GIVEN PROBLEM: Repeat the listing exactly as given, omitting every image.

SOURCE DATA:
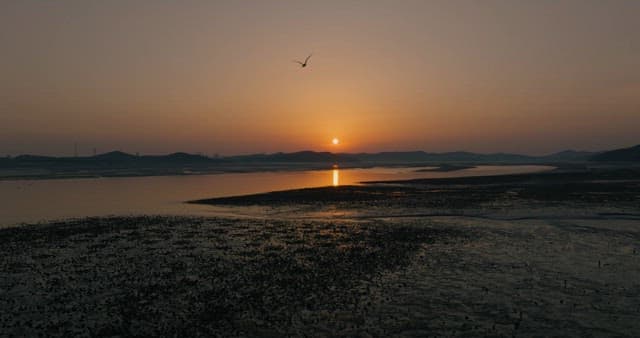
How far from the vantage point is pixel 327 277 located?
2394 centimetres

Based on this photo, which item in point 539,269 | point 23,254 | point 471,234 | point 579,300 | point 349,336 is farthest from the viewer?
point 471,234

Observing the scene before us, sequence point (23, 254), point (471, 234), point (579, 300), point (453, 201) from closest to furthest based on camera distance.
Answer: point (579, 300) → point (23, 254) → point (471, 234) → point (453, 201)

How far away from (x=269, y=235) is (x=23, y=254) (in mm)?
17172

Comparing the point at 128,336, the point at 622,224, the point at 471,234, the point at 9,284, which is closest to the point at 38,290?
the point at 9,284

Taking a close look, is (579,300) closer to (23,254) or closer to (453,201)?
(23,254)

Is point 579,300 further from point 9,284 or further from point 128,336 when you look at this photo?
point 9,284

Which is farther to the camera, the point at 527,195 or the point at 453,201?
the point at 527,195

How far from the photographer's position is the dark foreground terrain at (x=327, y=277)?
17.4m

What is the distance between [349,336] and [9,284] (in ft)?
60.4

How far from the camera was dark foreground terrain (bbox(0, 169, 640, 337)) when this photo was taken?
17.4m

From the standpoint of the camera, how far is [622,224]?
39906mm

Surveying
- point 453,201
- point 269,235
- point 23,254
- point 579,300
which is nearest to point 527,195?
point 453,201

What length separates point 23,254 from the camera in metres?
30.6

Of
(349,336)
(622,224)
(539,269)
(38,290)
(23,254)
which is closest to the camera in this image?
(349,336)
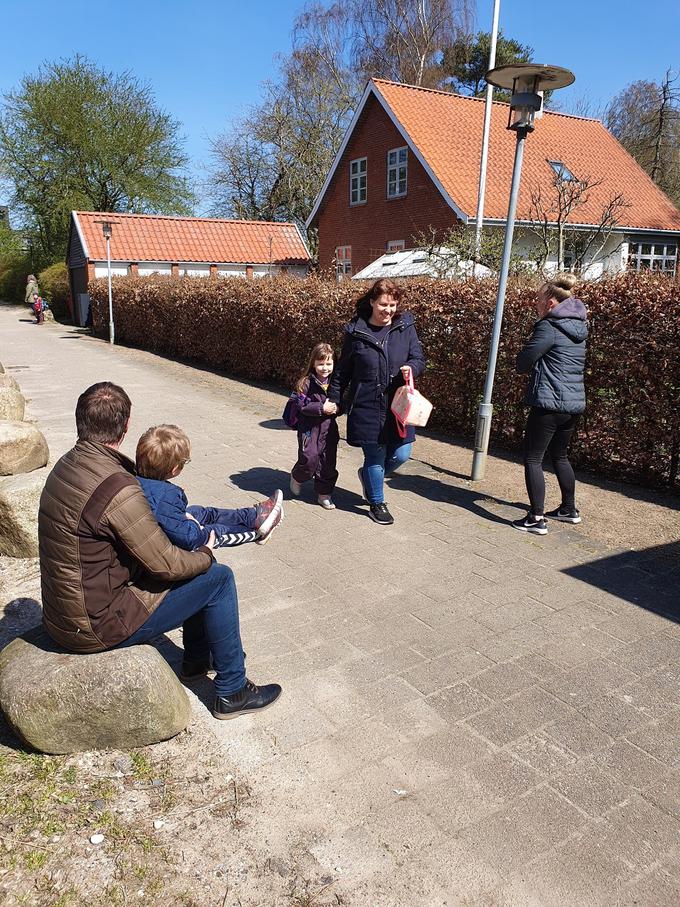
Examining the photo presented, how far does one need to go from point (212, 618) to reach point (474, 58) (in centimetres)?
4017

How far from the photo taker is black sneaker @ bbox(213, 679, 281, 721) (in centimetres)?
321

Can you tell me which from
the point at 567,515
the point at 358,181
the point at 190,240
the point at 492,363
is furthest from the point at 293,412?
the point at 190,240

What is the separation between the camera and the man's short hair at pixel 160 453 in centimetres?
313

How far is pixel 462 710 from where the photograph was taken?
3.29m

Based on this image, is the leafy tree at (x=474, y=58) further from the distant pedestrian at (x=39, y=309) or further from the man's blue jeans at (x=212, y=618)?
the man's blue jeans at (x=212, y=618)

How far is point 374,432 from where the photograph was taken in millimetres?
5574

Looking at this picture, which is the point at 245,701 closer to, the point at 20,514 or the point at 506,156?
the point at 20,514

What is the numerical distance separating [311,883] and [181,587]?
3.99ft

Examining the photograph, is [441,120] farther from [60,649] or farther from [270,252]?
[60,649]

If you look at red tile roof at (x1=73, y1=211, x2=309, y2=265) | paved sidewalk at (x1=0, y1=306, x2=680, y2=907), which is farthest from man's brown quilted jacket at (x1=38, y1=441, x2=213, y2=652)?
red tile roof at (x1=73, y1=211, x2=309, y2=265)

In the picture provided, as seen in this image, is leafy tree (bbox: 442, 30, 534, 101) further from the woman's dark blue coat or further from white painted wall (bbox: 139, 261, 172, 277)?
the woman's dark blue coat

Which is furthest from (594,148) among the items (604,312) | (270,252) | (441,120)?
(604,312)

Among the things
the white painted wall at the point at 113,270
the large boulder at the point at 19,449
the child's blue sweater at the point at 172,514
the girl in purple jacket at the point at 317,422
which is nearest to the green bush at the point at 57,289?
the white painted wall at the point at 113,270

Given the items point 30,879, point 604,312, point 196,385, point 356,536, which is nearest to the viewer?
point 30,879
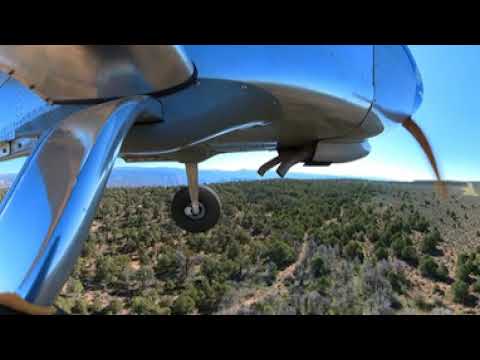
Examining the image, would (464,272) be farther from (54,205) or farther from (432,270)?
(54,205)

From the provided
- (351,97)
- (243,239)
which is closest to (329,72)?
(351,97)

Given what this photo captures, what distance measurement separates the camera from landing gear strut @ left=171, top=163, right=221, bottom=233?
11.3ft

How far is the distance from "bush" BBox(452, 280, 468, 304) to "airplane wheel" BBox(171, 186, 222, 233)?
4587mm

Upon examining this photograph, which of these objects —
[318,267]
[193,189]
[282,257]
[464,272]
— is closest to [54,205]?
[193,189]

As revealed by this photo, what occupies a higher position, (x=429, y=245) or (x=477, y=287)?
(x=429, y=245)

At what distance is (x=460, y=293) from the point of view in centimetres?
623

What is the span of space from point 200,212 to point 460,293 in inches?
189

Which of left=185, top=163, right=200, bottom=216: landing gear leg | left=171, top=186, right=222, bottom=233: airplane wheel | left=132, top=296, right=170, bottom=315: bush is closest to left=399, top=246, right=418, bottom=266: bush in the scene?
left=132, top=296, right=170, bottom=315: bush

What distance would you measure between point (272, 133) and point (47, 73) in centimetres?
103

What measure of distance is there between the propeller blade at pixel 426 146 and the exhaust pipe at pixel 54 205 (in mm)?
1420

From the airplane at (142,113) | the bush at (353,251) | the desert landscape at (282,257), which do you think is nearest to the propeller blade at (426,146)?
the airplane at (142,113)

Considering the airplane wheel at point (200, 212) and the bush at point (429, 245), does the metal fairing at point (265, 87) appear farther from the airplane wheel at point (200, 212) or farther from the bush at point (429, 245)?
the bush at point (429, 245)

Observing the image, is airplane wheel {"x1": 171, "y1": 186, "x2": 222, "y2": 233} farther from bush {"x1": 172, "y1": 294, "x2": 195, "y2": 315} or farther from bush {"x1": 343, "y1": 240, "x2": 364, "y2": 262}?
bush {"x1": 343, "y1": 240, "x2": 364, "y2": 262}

SOLUTION FOR THIS PROBLEM:
How far from the vantage point is pixel 327 277 located?
2394 centimetres

Based on this photo, which item in point 539,269 | point 23,254 | point 471,234 | point 579,300 | point 349,336 is farthest from the viewer?
point 471,234

Observing the scene before us, sequence point (23, 254), point (471, 234), point (579, 300), point (453, 201) from closest to furthest based on camera distance.
Answer: point (579, 300) → point (23, 254) → point (471, 234) → point (453, 201)

How far away from (x=269, y=235) is (x=23, y=254) (in mm)?
17172

Comparing the point at 128,336, the point at 622,224, the point at 471,234, the point at 9,284, which is closest to the point at 38,290?
the point at 9,284

Taking a close look, is (579,300) closer to (23,254) or closer to (453,201)?
(23,254)

Is point 579,300 further from point 9,284 or further from point 128,336 when you look at this photo?
point 9,284

Which is farther to the camera, the point at 527,195 or the point at 453,201?
the point at 527,195

How far from the photographer's position is the dark foreground terrain at (x=327, y=277)?
17.4m

What is the distance between [349,336] and [9,284] (in ft)?
60.4

How far from the camera was dark foreground terrain (bbox(0, 169, 640, 337)) when this photo was taken?
17.4m

From the standpoint of the camera, how far is [622,224]?
39906mm

Surveying
- point 453,201
- point 269,235
- point 23,254
- point 579,300
which is nearest to point 527,195?
point 453,201

What length separates point 23,254 from the camera in metres?
30.6

Of
(349,336)
(622,224)
(539,269)
(38,290)
(23,254)
which is closest to the camera in this image?
(349,336)
Examining the photo presented, how far does one need to go from point (212, 618) to reach point (474, 58) (in centimetres)?
4017

How far from the photo taker is black sneaker @ bbox(213, 679, 281, 721) (in centimetres)?
321

Can you tell me which from
the point at 567,515
the point at 358,181
the point at 190,240
the point at 492,363
is furthest from the point at 293,412?
the point at 190,240

What is the separation between the camera and the man's short hair at pixel 160 453 in centimetres?
313

How far is pixel 462 710 from where the photograph was taken?
3.29m

Based on this image, is the leafy tree at (x=474, y=58) further from the distant pedestrian at (x=39, y=309) or further from the man's blue jeans at (x=212, y=618)?
the man's blue jeans at (x=212, y=618)

How far is point 374,432 from where the photograph was taken in millimetres?
5574

Looking at this picture, which is the point at 245,701 closer to, the point at 20,514 or the point at 506,156?
the point at 20,514

What is the numerical distance separating [311,883] and [181,587]?
3.99ft

Examining the photograph, is [441,120] farther from [60,649] or farther from [270,252]?
[60,649]

If you look at red tile roof at (x1=73, y1=211, x2=309, y2=265) | paved sidewalk at (x1=0, y1=306, x2=680, y2=907), which is farthest from man's brown quilted jacket at (x1=38, y1=441, x2=213, y2=652)?
red tile roof at (x1=73, y1=211, x2=309, y2=265)

In the picture provided, as seen in this image, is leafy tree (bbox: 442, 30, 534, 101) further from the woman's dark blue coat or further from white painted wall (bbox: 139, 261, 172, 277)?
the woman's dark blue coat

Which is furthest from (594,148) among the items (604,312) | (270,252) | (441,120)?
(604,312)

Among the things
the white painted wall at the point at 113,270
the large boulder at the point at 19,449
the child's blue sweater at the point at 172,514
the girl in purple jacket at the point at 317,422
which is nearest to the green bush at the point at 57,289?
the white painted wall at the point at 113,270

Given the items point 30,879, point 604,312, point 196,385, point 356,536, which is nearest to the viewer?
point 30,879
Examining the image, would (464,272) be farther from (54,205) or farther from (432,270)?
(54,205)

From the provided
- (351,97)
- (243,239)
which is closest to (329,72)?
(351,97)

Given what this photo captures, what distance measurement separates the camera from landing gear strut @ left=171, top=163, right=221, bottom=233?
11.3ft

How far is the distance from "bush" BBox(452, 280, 468, 304) to "airplane wheel" BBox(171, 186, 222, 233)?
4587mm

Upon examining this photograph, which of these objects —
[318,267]
[193,189]
[282,257]
[464,272]
— is closest to [54,205]?
[193,189]

As revealed by this photo, what occupies a higher position, (x=429, y=245) or (x=477, y=287)?
(x=429, y=245)

At what distance is (x=460, y=293) from the point of view in centimetres?
623

What is the span of space from point 200,212 to point 460,293 in inches?
189

Which of left=185, top=163, right=200, bottom=216: landing gear leg | left=171, top=186, right=222, bottom=233: airplane wheel | left=132, top=296, right=170, bottom=315: bush is closest to left=399, top=246, right=418, bottom=266: bush in the scene?
left=132, top=296, right=170, bottom=315: bush

What distance would you measure between point (272, 133) and point (47, 73) in centimetres?
103

What measure of distance is there between the propeller blade at pixel 426 146 and the exhaust pipe at pixel 54 205 (in mm)?
1420

From the airplane at (142,113) | the bush at (353,251) | the desert landscape at (282,257), which do you think is nearest to the propeller blade at (426,146)?
the airplane at (142,113)

Considering the airplane wheel at point (200, 212) and the bush at point (429, 245), does the metal fairing at point (265, 87) appear farther from the airplane wheel at point (200, 212) or farther from the bush at point (429, 245)?
the bush at point (429, 245)

Observing the image, is airplane wheel {"x1": 171, "y1": 186, "x2": 222, "y2": 233} farther from bush {"x1": 172, "y1": 294, "x2": 195, "y2": 315} or farther from bush {"x1": 343, "y1": 240, "x2": 364, "y2": 262}?
bush {"x1": 343, "y1": 240, "x2": 364, "y2": 262}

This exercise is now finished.